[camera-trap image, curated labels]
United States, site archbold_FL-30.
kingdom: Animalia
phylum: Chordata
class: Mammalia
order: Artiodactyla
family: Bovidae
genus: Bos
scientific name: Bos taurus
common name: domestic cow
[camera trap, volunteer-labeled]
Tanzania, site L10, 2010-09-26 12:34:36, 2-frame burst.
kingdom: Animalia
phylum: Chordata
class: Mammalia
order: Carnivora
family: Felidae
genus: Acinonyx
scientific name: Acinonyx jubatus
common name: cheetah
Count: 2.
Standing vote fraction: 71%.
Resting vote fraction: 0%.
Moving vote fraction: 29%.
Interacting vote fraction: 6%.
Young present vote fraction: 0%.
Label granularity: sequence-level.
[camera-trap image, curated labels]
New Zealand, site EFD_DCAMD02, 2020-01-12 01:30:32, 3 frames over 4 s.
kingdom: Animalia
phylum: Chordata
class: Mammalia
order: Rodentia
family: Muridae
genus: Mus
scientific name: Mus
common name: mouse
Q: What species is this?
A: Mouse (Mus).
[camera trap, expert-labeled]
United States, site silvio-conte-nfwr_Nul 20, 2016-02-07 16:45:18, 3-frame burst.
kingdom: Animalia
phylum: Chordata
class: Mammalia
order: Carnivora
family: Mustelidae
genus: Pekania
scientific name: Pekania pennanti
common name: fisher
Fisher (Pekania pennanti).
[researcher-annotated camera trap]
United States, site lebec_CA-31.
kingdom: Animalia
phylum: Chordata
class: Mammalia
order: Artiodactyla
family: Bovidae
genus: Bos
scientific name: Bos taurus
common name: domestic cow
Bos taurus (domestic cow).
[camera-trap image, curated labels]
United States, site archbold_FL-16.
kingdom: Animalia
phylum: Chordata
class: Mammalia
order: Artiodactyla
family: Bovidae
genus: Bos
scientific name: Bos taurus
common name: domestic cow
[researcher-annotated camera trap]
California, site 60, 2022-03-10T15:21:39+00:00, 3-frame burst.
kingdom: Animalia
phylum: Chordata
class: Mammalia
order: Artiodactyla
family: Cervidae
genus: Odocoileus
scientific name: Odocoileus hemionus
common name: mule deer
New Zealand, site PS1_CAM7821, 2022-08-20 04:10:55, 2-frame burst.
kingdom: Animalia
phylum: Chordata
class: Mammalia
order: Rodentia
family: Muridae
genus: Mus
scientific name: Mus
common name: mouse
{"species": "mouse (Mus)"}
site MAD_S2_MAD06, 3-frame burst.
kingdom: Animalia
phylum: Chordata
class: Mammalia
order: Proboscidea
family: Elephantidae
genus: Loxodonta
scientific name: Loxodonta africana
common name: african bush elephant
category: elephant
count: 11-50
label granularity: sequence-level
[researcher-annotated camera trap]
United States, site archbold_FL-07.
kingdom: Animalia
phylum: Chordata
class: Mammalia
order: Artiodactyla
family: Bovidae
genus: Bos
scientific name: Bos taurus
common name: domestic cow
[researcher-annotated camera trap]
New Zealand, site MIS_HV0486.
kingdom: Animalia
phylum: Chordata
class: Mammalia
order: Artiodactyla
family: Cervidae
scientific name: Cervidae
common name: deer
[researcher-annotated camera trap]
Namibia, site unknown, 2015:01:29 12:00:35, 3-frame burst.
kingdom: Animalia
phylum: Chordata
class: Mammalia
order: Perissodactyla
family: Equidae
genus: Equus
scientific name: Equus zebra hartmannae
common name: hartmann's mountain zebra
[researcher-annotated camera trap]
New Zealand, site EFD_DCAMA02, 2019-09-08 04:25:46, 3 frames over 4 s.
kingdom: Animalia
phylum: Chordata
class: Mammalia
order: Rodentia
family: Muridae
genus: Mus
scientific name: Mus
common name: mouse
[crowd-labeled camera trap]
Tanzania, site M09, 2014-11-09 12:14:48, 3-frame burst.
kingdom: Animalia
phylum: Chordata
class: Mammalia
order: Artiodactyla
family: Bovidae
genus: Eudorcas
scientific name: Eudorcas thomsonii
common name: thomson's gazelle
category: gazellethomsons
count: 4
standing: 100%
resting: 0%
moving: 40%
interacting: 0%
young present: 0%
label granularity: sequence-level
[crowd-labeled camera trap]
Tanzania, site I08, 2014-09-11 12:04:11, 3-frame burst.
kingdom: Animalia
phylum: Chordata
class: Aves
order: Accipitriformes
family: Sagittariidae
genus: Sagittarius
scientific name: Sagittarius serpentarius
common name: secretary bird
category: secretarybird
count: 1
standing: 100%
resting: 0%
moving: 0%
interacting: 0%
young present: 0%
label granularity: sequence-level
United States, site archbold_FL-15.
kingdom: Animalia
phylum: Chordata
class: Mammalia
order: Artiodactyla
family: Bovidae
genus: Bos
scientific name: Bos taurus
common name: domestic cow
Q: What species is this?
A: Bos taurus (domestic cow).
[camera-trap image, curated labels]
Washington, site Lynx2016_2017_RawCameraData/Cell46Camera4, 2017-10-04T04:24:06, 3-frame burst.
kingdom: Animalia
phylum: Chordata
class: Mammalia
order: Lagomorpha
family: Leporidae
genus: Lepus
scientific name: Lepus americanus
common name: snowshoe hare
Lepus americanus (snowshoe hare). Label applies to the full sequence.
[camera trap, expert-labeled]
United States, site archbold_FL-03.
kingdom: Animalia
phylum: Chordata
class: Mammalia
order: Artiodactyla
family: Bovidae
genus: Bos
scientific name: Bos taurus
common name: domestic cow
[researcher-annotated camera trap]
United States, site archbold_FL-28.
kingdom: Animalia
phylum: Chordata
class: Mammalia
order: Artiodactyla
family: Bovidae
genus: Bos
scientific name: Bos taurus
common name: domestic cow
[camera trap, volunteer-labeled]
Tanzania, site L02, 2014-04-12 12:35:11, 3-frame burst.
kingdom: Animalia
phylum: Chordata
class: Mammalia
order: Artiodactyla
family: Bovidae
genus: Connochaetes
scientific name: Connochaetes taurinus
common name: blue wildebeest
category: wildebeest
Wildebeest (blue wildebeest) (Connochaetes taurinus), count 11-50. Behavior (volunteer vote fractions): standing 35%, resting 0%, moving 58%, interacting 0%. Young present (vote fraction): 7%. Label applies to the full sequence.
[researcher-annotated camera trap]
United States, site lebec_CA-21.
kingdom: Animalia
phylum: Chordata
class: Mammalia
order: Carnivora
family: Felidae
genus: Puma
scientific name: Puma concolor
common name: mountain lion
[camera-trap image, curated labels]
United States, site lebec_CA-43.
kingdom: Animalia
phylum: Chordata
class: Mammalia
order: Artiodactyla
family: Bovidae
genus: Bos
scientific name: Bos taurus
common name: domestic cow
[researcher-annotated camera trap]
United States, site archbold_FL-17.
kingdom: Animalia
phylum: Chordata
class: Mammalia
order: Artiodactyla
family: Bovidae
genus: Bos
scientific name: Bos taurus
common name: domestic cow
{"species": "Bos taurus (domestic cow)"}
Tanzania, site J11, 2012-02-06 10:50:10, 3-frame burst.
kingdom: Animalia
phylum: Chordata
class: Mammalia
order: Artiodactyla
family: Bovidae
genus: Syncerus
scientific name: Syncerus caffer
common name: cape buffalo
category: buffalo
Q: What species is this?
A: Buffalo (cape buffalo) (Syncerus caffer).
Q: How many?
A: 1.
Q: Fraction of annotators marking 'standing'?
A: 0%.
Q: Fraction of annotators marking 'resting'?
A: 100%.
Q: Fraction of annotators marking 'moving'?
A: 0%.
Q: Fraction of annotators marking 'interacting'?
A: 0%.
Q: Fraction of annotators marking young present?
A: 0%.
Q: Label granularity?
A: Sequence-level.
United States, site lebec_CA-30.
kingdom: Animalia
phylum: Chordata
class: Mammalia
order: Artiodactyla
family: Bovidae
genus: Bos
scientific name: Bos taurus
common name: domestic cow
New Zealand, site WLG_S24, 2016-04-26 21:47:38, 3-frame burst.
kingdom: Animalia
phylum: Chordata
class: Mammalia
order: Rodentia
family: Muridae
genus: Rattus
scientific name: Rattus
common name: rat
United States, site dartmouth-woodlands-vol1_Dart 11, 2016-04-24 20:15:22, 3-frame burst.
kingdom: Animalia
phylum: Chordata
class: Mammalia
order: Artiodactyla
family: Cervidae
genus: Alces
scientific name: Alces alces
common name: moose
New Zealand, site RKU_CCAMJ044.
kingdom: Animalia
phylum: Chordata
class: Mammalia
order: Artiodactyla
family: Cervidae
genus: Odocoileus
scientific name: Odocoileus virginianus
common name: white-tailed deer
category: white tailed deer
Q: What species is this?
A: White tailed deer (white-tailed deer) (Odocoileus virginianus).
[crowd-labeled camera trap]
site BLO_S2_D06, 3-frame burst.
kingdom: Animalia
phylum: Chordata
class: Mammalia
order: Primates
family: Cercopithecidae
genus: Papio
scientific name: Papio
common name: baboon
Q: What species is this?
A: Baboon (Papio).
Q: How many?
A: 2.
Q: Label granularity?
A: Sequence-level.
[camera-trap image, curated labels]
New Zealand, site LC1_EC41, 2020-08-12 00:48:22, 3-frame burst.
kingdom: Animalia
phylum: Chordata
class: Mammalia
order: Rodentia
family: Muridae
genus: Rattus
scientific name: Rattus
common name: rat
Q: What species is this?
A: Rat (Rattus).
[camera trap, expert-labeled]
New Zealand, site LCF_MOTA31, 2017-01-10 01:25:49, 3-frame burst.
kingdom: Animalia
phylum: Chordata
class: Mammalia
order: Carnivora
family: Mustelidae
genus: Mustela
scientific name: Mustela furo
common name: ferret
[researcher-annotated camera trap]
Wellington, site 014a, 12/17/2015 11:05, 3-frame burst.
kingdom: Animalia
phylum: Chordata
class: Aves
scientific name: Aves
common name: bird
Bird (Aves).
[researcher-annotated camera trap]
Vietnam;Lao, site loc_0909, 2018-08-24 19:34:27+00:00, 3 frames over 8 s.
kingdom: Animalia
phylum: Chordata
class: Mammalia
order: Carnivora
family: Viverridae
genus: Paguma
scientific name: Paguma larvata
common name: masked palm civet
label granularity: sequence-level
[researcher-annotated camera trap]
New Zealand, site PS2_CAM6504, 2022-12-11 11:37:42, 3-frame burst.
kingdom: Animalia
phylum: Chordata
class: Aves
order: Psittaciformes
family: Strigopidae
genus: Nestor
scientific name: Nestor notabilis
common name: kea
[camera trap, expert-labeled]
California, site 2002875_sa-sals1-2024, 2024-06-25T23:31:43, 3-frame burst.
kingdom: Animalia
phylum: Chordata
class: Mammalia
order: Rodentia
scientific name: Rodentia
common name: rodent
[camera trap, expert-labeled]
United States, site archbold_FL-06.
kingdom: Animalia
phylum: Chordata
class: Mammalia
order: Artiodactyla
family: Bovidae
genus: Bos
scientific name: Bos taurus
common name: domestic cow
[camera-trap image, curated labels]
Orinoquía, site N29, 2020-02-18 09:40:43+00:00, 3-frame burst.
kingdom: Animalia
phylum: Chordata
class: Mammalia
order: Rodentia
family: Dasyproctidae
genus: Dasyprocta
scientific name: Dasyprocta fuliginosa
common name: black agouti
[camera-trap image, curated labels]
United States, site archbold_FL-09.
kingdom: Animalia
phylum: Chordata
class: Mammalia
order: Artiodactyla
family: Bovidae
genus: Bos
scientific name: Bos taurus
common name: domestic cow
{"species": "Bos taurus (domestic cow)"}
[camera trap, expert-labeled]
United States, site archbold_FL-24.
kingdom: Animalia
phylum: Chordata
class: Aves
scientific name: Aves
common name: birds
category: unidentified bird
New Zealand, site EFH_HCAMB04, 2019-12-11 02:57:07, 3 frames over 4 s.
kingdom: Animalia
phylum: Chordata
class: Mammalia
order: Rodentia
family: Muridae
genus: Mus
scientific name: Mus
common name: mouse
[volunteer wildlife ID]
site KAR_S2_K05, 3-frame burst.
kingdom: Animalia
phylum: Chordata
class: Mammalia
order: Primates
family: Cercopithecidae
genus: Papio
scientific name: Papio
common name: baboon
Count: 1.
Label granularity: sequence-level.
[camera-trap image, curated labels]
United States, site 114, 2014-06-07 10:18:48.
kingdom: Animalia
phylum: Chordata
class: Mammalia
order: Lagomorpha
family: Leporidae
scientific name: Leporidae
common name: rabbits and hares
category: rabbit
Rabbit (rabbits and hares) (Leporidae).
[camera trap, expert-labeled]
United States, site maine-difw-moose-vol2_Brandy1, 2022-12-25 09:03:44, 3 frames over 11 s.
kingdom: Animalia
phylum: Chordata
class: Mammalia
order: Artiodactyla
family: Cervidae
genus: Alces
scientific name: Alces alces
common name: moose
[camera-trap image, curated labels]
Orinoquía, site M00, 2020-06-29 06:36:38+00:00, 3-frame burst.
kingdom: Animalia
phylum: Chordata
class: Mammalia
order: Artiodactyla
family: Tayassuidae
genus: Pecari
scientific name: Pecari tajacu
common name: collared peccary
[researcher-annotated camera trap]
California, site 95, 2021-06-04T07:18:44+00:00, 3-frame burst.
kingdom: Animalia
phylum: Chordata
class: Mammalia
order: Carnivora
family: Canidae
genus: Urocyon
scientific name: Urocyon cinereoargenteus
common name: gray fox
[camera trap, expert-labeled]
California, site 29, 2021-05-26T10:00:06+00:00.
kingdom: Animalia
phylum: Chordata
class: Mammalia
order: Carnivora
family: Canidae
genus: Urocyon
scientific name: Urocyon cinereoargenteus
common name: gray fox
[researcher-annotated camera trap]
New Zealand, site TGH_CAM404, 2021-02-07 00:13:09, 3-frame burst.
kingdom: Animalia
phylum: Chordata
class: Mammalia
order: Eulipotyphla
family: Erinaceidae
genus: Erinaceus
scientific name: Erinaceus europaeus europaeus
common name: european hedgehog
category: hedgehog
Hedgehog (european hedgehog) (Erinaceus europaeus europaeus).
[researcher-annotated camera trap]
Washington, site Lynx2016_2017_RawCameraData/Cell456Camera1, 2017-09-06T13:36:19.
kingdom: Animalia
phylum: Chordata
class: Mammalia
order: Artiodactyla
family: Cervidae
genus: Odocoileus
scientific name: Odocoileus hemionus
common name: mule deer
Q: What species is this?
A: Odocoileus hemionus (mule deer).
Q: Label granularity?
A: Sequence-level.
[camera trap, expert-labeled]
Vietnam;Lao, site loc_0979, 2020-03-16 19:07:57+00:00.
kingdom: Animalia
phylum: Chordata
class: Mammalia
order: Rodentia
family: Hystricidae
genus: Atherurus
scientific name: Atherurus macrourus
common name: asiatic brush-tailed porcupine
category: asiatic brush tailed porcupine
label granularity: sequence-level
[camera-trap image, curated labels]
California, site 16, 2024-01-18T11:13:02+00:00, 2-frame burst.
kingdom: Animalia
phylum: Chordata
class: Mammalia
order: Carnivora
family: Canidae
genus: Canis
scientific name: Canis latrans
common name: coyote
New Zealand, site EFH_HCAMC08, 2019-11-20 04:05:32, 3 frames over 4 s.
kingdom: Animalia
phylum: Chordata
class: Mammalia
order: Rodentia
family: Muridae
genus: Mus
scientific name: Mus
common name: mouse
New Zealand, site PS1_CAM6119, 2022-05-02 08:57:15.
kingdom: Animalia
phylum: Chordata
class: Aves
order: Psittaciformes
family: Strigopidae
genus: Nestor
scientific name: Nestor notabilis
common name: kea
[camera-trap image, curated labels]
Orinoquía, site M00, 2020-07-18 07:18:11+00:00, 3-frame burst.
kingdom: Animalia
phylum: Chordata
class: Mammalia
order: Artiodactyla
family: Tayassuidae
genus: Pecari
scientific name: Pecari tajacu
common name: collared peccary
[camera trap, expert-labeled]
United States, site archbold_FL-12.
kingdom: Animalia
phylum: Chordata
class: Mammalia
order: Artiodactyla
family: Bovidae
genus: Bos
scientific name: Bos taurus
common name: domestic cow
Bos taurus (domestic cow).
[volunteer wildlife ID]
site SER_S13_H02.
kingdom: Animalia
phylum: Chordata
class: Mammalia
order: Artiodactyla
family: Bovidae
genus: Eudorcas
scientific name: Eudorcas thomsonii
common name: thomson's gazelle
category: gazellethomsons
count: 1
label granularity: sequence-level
- - -
Beginning at the top of the data, please return every line until and including the line containing "Tanzania, site L10, 2010-09-26", copied exactly, and nothing past it.

* [Expected output]
[camera-trap image, curated labels]
United States, site archbold_FL-30.
kingdom: Animalia
phylum: Chordata
class: Mammalia
order: Artiodactyla
family: Bovidae
genus: Bos
scientific name: Bos taurus
common name: domestic cow
[camera trap, volunteer-labeled]
Tanzania, site L10, 2010-09-26 12:34:36, 2-frame burst.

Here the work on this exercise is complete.